== Texto mostrado ==
+ + +
El bocata de calamares es un producto genuino de Madrid. Tan popular como el cocido, los callos, los churros o las porras que pasan por ser sus más destacadas aportaciones gastronómicas. Para comer el mejor bocata de calamares no hay que caminar mucho, en la Glorieta de Embajadores: a pocos metros de la estación del AVE de Atocha, del Museo Reina Sofia, en las proximidades del Barrio de las Letras, en el Paseo del Arte, del Museo del Prado y de CaixaForum, del ferroviario Hotel Mediodía y a la sombra del frondoso Retiro. No tiene pérdida. Es muy fácil toparse con el popular “Bar Brillante” que anuncia a bombo y platillo que ofrece el mejor bocata de calamares.
En este caso, la publicidad no engaña. Se trata de un bocadillo de pan jugoso, de unos 18-20 centímetros que acoge en su interior 8/9 anillas de calamar, bien rebozadas con harina y levadura, de frito crujiente y poco aceitoso porque ahí está el riesgo cuando se trata el producto con poca amabilidad. A su gusto, añadirle salsa mayonesa. Su origen tiene que ver con la tradición católica: durante la Cuaresma o los viernes de vigilia, el calamar se abrió paso sustituyendo a carnes y embutidos para así poder cumplir con el deber cristiano de la abstinencia en tiempos de recogimiento. Otros creen que se trata de la influencia de la cocina andaluza, magistral guía de fritos y pescaíto.
+ + +
== Extractos de entradas ==
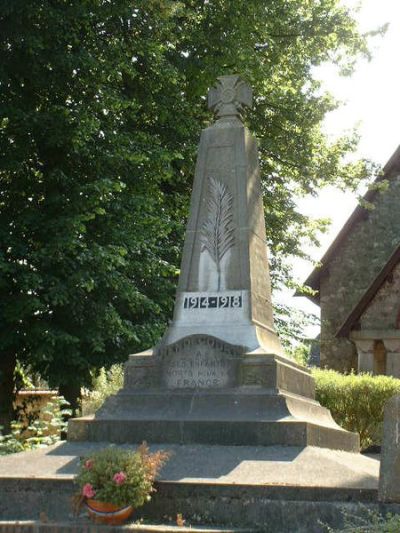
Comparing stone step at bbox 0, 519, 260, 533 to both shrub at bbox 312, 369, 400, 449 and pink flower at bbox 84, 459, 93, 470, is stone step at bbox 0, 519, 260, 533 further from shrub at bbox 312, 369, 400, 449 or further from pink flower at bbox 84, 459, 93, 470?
shrub at bbox 312, 369, 400, 449

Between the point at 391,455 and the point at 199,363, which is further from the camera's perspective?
the point at 199,363

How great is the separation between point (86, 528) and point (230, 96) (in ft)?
17.9

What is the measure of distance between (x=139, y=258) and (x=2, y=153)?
2.91 m

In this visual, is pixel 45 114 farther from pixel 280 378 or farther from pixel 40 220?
pixel 280 378

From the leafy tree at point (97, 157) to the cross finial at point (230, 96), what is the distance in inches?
163

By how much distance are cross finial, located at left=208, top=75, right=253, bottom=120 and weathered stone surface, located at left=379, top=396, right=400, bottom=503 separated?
495 cm

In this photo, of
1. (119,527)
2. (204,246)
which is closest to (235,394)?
(204,246)

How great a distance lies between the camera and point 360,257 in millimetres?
25156

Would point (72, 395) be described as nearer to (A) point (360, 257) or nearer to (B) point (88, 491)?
(B) point (88, 491)

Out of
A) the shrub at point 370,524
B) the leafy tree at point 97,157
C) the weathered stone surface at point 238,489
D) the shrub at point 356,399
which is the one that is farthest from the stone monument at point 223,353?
the shrub at point 356,399

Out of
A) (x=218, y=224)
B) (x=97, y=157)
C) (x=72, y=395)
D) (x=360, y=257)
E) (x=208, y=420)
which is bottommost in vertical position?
(x=208, y=420)

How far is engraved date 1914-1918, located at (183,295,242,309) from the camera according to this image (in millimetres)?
8656

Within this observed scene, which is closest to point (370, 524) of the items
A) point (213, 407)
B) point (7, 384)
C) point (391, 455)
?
point (391, 455)

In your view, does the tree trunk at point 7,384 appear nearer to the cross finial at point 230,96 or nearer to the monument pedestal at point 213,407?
the monument pedestal at point 213,407
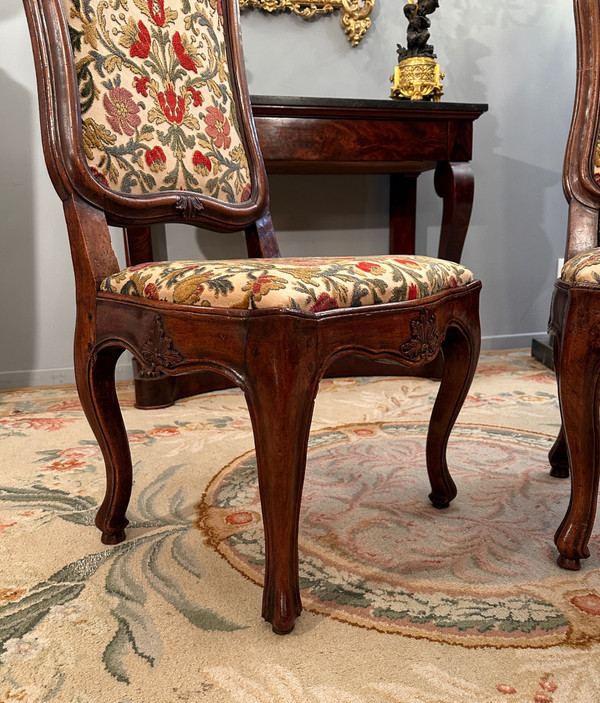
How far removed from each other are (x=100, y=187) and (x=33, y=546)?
630 mm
+ + +
== Qué harás ==
Copia literalmente, del texto sobre el bocata de calamares, el fragmento que empieza con las palabras que contienen "El bocata de" y termina con "bocata de calamares.".

== Solución del ejercicio ==
El bocata de calamares es un producto genuino de Madrid. Tan popular como el cocido, los callos, los churros o las porras que pasan por ser sus más destacadas aportaciones gastronómicas. Para comer el mejor bocata de calamares no hay que caminar mucho, en la Glorieta de Embajadores: a pocos metros de la estación del AVE de Atocha, del Museo Reina Sofia, en las proximidades del Barrio de las Letras, en el Paseo del Arte, del Museo del Prado y de CaixaForum, del ferroviario Hotel Mediodía y a la sombra del frondoso Retiro. No tiene pérdida. Es muy fácil toparse con el popular “Bar Brillante” que anuncia a bombo y platillo que ofrece el mejor bocata de calamares.